In his decision, Southern District Court Judge William Pauley found that NYCHA had failed to take adequate steps to remediate mold in violation of a 2014 Consent Decree and granted the firm’s motion to appoint a special master to oversee NYCHA’s future efforts. This case has attracted considerable public attention given NYCHA’s role as New York City’s largest landlord and its concurrent failures in other areas, such as tenant safety, disaster preparedness, and budgetary management.
The tenant-plaintiffs had originally filed their class action complaint against NYCHA in December 2013, seeking injunctive relief under the Americans with Disabilities Act for NYCHA’s failure to effectively abate the mold and excessive moisture in their apartments. In April 2014, Judge Pauley entered a Consent Decree requiring NYCHA to repair “simple” mold and excessive moisture problems within seven days and “complex” mold and excessive moisture problems within fifteen days, on average.
A year after the Consent Decree was entered, however, NYCHA’s workers were still merely painting over blackened mold or washing it with bleach without remedying the underlying cause of the mold.

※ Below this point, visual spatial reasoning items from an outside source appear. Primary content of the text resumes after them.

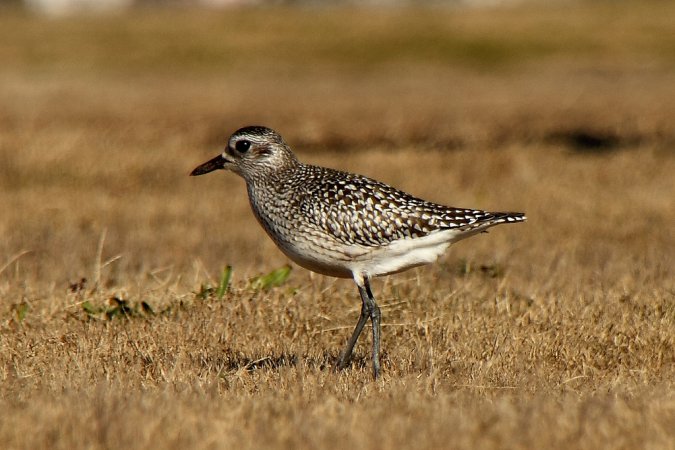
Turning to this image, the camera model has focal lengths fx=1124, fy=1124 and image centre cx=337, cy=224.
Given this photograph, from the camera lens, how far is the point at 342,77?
35438 millimetres

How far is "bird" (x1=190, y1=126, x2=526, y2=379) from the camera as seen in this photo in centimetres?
714

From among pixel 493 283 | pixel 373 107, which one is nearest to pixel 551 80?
pixel 373 107

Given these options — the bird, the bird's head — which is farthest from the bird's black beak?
the bird

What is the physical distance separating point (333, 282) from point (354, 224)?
255 centimetres

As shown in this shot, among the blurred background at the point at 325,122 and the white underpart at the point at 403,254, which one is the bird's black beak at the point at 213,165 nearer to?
the white underpart at the point at 403,254

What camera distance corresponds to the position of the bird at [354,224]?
714cm

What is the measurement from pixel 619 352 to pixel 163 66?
32.6 meters

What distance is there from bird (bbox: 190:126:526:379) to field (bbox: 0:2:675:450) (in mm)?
646

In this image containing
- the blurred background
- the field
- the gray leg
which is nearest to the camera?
the field

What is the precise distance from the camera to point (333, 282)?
9656 millimetres

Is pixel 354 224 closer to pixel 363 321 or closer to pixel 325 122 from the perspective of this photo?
pixel 363 321

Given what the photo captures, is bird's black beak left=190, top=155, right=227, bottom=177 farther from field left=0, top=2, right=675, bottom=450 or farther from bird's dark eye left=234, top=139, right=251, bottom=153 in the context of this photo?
field left=0, top=2, right=675, bottom=450

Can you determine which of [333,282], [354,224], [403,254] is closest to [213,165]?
[354,224]

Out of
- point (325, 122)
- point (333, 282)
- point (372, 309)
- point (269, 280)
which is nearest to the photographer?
point (372, 309)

Hogan Lovells joined the National Center for Law & Economic Justice and Natural Resources Defense Council as pro bono co-counsel in November 2014 and immediately began documenting NYCHA’s noncompliance through interviews of tenants and community organizers. In April 2015, the Hogan Lovells team filed a motion to enforce the Consent Decree asking the court to reiterate NYCHA’s obligation to make timely and effective repairs to mold and excessive moisture problems and to appoint a special master to oversee NYCHA’s future compliance. Hogan Lovells also asked for monetary penalties in the event that NYCHA failed to comply in the future.

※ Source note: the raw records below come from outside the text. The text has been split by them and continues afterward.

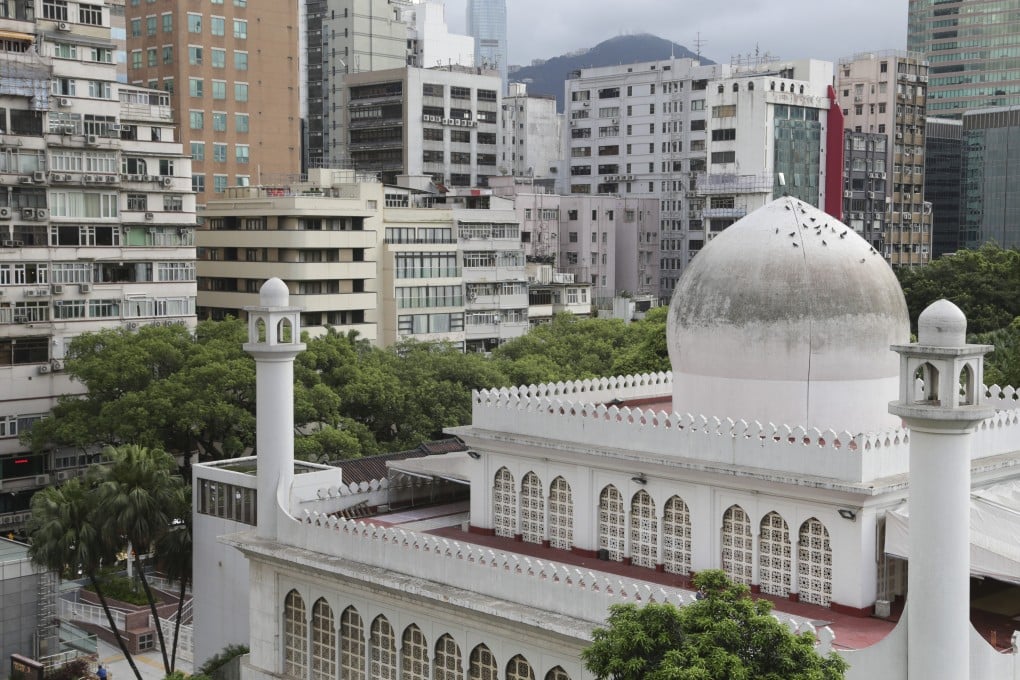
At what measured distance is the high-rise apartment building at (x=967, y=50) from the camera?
161625 millimetres

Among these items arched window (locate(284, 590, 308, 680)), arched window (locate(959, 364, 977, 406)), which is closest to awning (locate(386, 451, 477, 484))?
arched window (locate(284, 590, 308, 680))

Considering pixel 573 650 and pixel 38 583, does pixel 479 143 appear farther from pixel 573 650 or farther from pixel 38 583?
pixel 573 650

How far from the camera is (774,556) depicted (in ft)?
93.1

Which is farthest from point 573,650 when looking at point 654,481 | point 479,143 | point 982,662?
point 479,143

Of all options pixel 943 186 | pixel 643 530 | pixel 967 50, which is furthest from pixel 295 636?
pixel 967 50

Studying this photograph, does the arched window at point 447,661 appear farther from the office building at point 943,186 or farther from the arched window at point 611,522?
the office building at point 943,186

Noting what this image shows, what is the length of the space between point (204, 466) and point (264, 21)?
184ft

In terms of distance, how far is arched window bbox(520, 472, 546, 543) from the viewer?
108 feet

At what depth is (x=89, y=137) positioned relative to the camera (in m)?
63.6

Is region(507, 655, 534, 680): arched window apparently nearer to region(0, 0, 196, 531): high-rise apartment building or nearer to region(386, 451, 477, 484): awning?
region(386, 451, 477, 484): awning

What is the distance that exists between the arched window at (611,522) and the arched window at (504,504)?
2692 mm

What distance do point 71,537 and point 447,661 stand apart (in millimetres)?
15687

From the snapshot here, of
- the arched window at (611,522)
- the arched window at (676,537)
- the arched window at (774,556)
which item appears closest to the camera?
the arched window at (774,556)

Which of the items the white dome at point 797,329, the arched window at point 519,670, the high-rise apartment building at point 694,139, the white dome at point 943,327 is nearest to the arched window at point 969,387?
the white dome at point 943,327
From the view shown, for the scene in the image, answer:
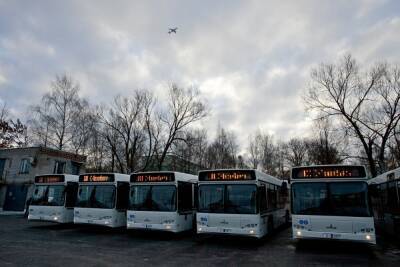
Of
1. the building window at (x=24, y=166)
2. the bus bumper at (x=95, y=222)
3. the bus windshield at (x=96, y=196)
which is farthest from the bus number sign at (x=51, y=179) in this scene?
the building window at (x=24, y=166)

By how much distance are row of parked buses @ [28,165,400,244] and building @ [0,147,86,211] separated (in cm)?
1810

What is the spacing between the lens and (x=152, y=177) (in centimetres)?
1441

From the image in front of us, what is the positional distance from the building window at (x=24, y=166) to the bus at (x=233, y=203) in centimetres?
2887

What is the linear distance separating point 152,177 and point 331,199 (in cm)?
796

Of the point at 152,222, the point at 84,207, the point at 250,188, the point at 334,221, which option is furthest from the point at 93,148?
the point at 334,221

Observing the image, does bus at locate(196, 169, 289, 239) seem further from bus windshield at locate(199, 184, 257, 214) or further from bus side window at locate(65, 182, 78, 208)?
bus side window at locate(65, 182, 78, 208)

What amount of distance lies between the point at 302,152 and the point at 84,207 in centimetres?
4898

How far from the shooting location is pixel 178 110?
38.2 m

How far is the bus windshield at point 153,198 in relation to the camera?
13711mm

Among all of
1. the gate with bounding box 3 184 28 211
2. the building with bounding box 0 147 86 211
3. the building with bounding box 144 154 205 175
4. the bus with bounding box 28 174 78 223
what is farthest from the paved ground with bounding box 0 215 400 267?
the building with bounding box 144 154 205 175

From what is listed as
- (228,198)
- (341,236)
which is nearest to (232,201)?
(228,198)

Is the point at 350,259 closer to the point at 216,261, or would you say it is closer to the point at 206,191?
the point at 216,261

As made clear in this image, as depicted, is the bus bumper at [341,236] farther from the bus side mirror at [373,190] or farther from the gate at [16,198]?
the gate at [16,198]

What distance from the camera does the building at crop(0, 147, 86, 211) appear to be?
110 ft
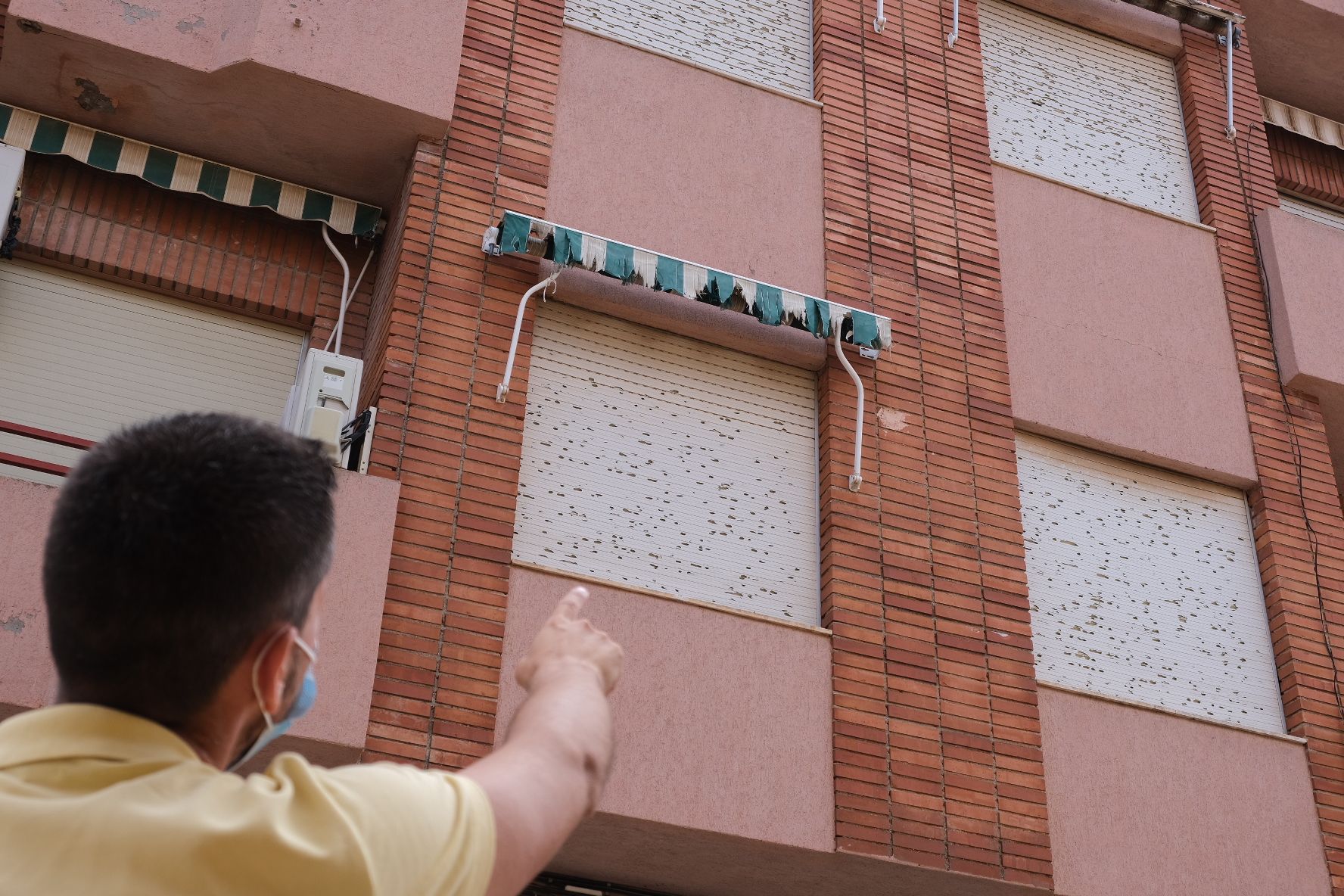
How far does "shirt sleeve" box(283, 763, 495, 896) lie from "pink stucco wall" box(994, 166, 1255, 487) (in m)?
8.54

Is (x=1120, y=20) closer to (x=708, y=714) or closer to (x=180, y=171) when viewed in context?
(x=708, y=714)

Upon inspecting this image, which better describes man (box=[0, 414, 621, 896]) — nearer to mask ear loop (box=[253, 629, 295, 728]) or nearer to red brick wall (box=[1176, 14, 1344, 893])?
mask ear loop (box=[253, 629, 295, 728])

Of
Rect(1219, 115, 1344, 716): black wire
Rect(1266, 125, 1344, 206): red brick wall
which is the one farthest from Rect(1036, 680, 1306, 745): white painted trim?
Rect(1266, 125, 1344, 206): red brick wall

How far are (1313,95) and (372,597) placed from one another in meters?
10.5

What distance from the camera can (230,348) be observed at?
9.32 m

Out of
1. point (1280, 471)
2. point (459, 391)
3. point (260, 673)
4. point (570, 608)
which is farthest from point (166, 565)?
point (1280, 471)

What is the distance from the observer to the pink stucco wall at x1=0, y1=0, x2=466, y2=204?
850cm

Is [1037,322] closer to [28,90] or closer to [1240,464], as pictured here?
[1240,464]

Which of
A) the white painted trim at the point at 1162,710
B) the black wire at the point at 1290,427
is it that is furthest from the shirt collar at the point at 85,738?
the black wire at the point at 1290,427

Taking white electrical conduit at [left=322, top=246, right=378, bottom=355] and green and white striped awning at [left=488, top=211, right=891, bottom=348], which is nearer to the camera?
green and white striped awning at [left=488, top=211, right=891, bottom=348]

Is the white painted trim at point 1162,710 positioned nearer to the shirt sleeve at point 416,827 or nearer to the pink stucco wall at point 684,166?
the pink stucco wall at point 684,166

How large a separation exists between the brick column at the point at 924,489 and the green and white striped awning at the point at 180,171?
326 centimetres

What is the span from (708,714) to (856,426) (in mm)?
2274

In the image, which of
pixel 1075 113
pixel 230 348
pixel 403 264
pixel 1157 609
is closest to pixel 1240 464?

On 15 December 2015, Judge Pauley granted almost all of the relief that plaintiffs sought in their motion to enforce. In a strongly worded decision, Judge Pauley held that “NYCHA has been out of compliance with the Consent Decree from the day it was entered by this Court. NYCHA’s justifications for its failure to comply are inadequate, and the attitude of NYCHA officials appears to be one of indifference.”
Judge Pauley also granted the plaintiffs’ request to appoint a special master to monitor and enforce NYCHA’s future compliance with its court-ordered responsibilities, which is significant because it will enable the plaintiffs to have a direct line into NYCHA’s operations and documents, including how NYCHA allocates its budget for making repairs. The judge concluded that a special master is warranted because NYCHA’s “failure to remediate mold and excessive moisture jeopardizes the health and public welfare of hundreds of thousands of New Yorkers.”
The Hogan Lovells pro bono team includes partner Steven Edwards; associates Pooja Boisture, Erin Meyer, Laura Sayler, Dianne Milner, and Casey Downing; paralegal Kelly Quigley; and assistants Cynthia Lynch and Emily Bogovic.